Light Without Shadow, No. 9_Jen Mazza

“I began this project in early April, and it is now a time capsule of sorts. When Covid began, I felt like I fell into a hole and now feel a little ambivalent about climbing out at all. Perhaps there was something to learn in that hole…did I learn it?”

Chapter 1: Distraction – April 2020
We are living in a moment of rupture, a moment that distracts us from our regular activities and hollows them out – and in turn we attempt to distract our attention away from this distraction. In the Arcades Project, Walter Benjamin quotes a French historian: “The past has left images of itself in literary texts, images comparable to those which are imprinted by light on a photosensitive plate. The future alone possesses developers active enough to scan such surfaces perfectly.” I wonder if our bodies are also sensitive to such imprints even if only time will allow us to read them?


Chapter 2: The Green’s Out – June/July 2020
I watch Gov. Cuomo make a show of signing a new bill into law; he pens his signature and then continues the line to draw one, two, three, four large circles around his name. To make a mark is to make a commitment. To make even this simple representation is to represent precisely for or against something, it is to make a choice. So I am even more aware of the weight of ‘picturing’. This short video charts a return to the studio and my re-engagement with painting.

Jen Mazza (born 1972, Washington D.C.) is a New York based artist who makes paintings and teaches at Parsons School of Design and the Pratt Institute.
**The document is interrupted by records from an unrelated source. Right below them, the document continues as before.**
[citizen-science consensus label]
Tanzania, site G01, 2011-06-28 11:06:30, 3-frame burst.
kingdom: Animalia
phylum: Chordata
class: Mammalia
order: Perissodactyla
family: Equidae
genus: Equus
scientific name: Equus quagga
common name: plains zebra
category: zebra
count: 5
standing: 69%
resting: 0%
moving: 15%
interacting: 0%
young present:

Her collaborative teaching integrates reading, artmaking and research across a range of disciplines, often focused on close visual analysis and problem-solving. She and her co-teacher, artist Dylan Gauthier have recently contributed a chapter to the book “Teaching Artistic Research” (De Gruyter, ed. Ruth Mateus-Berr and Richard Jochum PhD MFA). And in another collaboration of word and image, selected paintings appear alongside poems by Sampson Starkweather in his newest chapbook “A Week in Late Capitalism / Ancient Capitalistic Proverbs” just released by Blush. Most recently Mazza’s work was on view in her—covid shuttered—solo exhibition “Attending to Particulars” at Tibor de Nagy Gallery.